彼にはなまえという名前の双子の姉がいるのだが、彼女は最近、雲雀恭弥と仲が良いと噂になっている。

あの凶悪な風紀委員長を飼い馴らした女として、草壁をはじめとする風紀委員達は崇拝の眼差しで彼女を見ているのだとか。
綱吉にしてみれば、「それなんて猛獣使い?」というのが正直な感想だった。

噂の真偽はともかくとして、もしかしてもしかすると、この先二人は付き合ったりなんかしたりして、更にもっと上手くいったら将来は結婚するかもしれない。
そうなった場合雲雀は綱吉の義理の兄となるわけで。

少々天然の入ったあの姉のことだ。

「ツナ、今日から恭弥さんのことは、ちゃんと“お義兄さん”って呼んでね」などと無邪気な笑顔で言い出しかねない。
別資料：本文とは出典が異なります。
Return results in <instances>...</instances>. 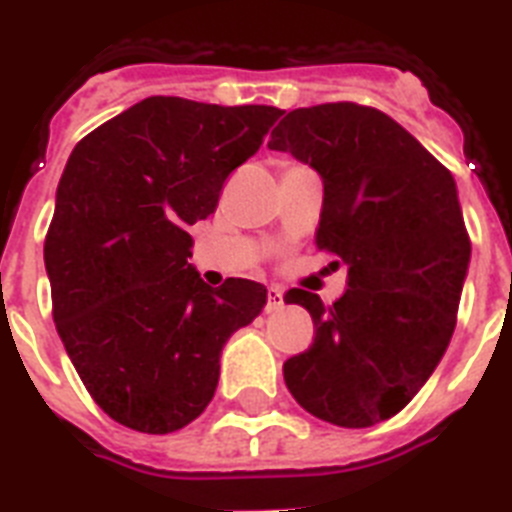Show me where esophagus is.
I'll list each match as a JSON object with an SVG mask.
<instances>
[{
  "instance_id": "obj_1",
  "label": "esophagus",
  "mask_w": 512,
  "mask_h": 512,
  "mask_svg": "<svg viewBox=\"0 0 512 512\" xmlns=\"http://www.w3.org/2000/svg\"><path fill=\"white\" fill-rule=\"evenodd\" d=\"M281 307H284V292L273 286V289H268V305H265V310H268V313H276Z\"/></svg>"
}]
</instances>
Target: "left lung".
<instances>
[{"mask_svg": "<svg viewBox=\"0 0 512 512\" xmlns=\"http://www.w3.org/2000/svg\"><path fill=\"white\" fill-rule=\"evenodd\" d=\"M268 147L321 176L315 242L350 265L331 307L286 292L313 315L315 339L284 381L321 421L376 426L429 381L455 331L471 263L455 178L397 120L355 102L292 110Z\"/></svg>", "mask_w": 512, "mask_h": 512, "instance_id": "obj_1", "label": "left lung"}]
</instances>
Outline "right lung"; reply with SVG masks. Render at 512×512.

「…うわあ……ないよないよ!無理無理無理無理無理無理イィ!!!!絶対咬み殺されるって!!!」

綱吉は頭を抱えて床の上を転げ回った。
そんなバイオレンスな親戚関係は嫌だ。
確かに頼りになる兄貴が欲しいと思ったことはある。
雲雀も非常に頼りになる男だ。
物騒な意味で、だが。

でも今は、綱吉にはもうディーノという兄貴分がいる。
ディーノは綱吉が群れているからといって、いきなり鞭で叩いてきたりはしない。
ディーノは昼寝の邪魔をされたからといって、いきなり鞭で叩いてきたりはしない。

「ヒバリさんがお義兄さんだなんて、やっぱり考えられないよ……」

「甘いぞ、ツナ」

綱吉の前には、いつの間に帰ってきたのか、小さな家庭教師の姿があった。

「リボーン…なんだよ甘いって?」

「なまえと仲がいい男はヒバリだけじゃねえってことだ」

綱吉は首を傾げた。

「いや、まあ、確かにヒバリさんだけじゃなくて獄寺君や山本だってなまえとは仲がいいって言えるんだろうけどさ」

「獄寺はお前の姉貴だからこその敬愛、山本のは友情だ。そういう意味じゃ、ヒバリはかなり深刻なレッドゾーンだな。そして、そのレッドゾーンに該当する男はもう一人いる」

「誰だよ?」

「六道骸だ」

「んなっ、な、な、な、なに言ってんだよリボーン!!!!!」

「なんだ、本当に気が付いてなかったのか。なまえのイタリア語は骸仕込みなんだぞ、ツナ」

「そ、そんな……」

リボーンはふうと溜め息をついた。

「その内、骸に『僕のことはお義兄さんと呼んで甘えてくれていいんですよ』なんて笑顔で言われる日が来るかもしれねぇな」

「………」

「おい、ツナ? ……チッ、気絶しやがったか。ダメツナめ。話はこれからだってのに、しょうがないヤツだ」

真っ白な灰になって気を失っている弟子を前に、本国の年寄り連中の間で「猛獣使いと名高い10代目の姉を是非ザンザスの嫁に!」という話が出ていることをどう切り出したものか、真剣に悩むリボーンだった。